Crowley’s solutions group was hired by Parker and BP to move two Arctic Alaskan Drilling Units (AADU), collectively weighing more than 10,000 tons, from Vancouver, Wash., to Prudhoe Bay, a trip of more than 3,000 miles. Both modules were loaded onto the heavy-strength deck barge, 455-5, for tow from the Columbia River to the North Slope by the high-torque Crowley tugboat Guardsman. At Prudhoe Bay, each of the six self-propelled modules were hauled one at a time onto the 455-4 (a process called “lightering”) and was then pushed through six-foot deep water by Crowley’s shallow draft tugs to shore.
Parker AADU Sealift
North Slope, Alaska
Crowley was in charge of all aspects of this daunting project – project planning; loading, transit and offloading details; and the final demobilization tasks. Crowley faced an uphill battle from the start, as flooding on Washington’s Columbia River from heavy snowfalls and rain delayed the project start for a month. The end of the journey also came with predicted risks upon arrival on the North Slope including navigating the “shallows” (a 2,000-yard stretch of water less than two-meters deep), high winds and low visibility.
Intense planning and innovation helped Crowley deliver for the customer safely and on time.
One innovation, a portable pilot unit, which is a device that uses GPS and a chart-plotting device, guided the vessels through poor visibility conditions from the offshore lighterage to West Dock 2 at Prudhoe.

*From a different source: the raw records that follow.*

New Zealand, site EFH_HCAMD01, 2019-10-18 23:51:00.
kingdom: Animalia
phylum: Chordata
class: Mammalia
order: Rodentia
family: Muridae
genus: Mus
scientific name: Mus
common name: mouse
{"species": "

Upon arrival, the455-5was secured and grounded offshore in 13 feet of water to remove unsafe dynamic elements that can be present with an ungrounded, floating vessel in currents, waves and winds. Then the sister vessel455-4, towed by the tugHunter, took each of the six modules to shore, one at a time, in the lightering operation. Precise timing with the wind-driven tides was required for the barge to squeak through the shallows.
Crowley’s solutions team, led by project manager Jim Van der Veen, managed all aspects of this project effectively, using project management professionals (PMP) and Crowley-hired external subcontractors. The team juggled an ever-changing schedule, held multiple safety meetings per shift, managed contractors and company specialists, including Jensen engineers, which provided all the design engineering and on-site field support, and upheld customer expectations.